I knew what he was asking, but Justin was with Katrina—who still hadn’t appeared since the semester began—and he and I were dancing around this thing between us, unwilling t
o name it and equally unwilling to ignore it.
After all, a week ago I’d hoodwinked him into thinking I was his absentee girlfriend, Kat—which is a long story. But the gist is: if you were an encantado with the ability to look like anyone, and your love interest’s girlfriend hadn’t shown her face in weeks, wouldn’t you burn two months off the end of your life to look like her for a while?
We’d sort of gotten past it, but we still had to get to know each other better now that I looked like me. Well, he had to get to know me better—the real Isabella. And he had to choose between Kat and me.
“Justin,” I said, “what we’re doing isn’t as innocent as you make it out to be.”

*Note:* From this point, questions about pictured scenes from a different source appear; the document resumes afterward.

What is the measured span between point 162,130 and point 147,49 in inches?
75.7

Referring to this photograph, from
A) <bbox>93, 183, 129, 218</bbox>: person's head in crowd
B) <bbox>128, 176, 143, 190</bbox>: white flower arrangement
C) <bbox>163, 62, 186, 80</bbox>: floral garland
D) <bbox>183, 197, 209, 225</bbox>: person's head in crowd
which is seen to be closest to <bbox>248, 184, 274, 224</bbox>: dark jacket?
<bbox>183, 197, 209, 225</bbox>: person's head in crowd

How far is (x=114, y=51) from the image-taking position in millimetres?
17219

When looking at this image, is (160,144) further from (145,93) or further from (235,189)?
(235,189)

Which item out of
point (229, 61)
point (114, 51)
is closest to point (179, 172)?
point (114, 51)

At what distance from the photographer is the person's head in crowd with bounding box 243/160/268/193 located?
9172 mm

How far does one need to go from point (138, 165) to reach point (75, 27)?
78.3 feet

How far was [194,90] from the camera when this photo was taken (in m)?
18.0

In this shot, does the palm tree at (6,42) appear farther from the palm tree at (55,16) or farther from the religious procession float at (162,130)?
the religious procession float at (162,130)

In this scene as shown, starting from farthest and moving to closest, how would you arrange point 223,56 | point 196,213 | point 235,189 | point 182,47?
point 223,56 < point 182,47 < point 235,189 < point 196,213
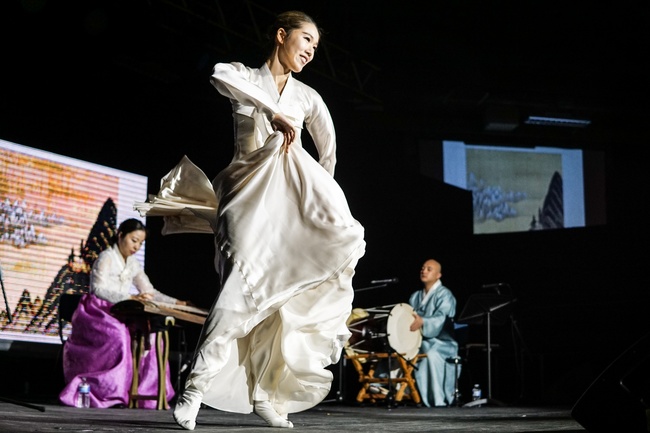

We passed a few other groups of pedestrians, turned at a cross street that would take us toward the restaurant I’d picked. As soon as we did, the street noise grew.
“I don’t know what you mean,” Justin said. But he avoided meeting my eyes for the first time since we’d met up.
“You asked me if we’re going steady. You can’t fool a 500-year-old encantado—I know all the signs.”
He pretended to be distracted by a storefront display of candles. “Signs of what?”
“Of when a man is considering cheating on his significant other.”
He slowly unhooked his arm from mine. That was never good. “I’m not a cheater,” he said in a low, testy voice.
I stepped ahead of him, turned so we were facing. When I put my hands on his arms, he stopped and looked down at me. “I know that,” I said. “But all this time we’re spending together … it’s only going to hurt your relationship with Kat.”
He took a deep breath. “My relationship with Kat is pretty hurt already.”
“What do you mean?”
“We had a big falling out before winter break. I haven’t even talked to her since then, and I don’t know if she wants to be with me or not. And then you showed up.”
“Which is why you were asking me why I hadn’t called or texted when I showed up in the dining hall that day, pretending to be Kat.”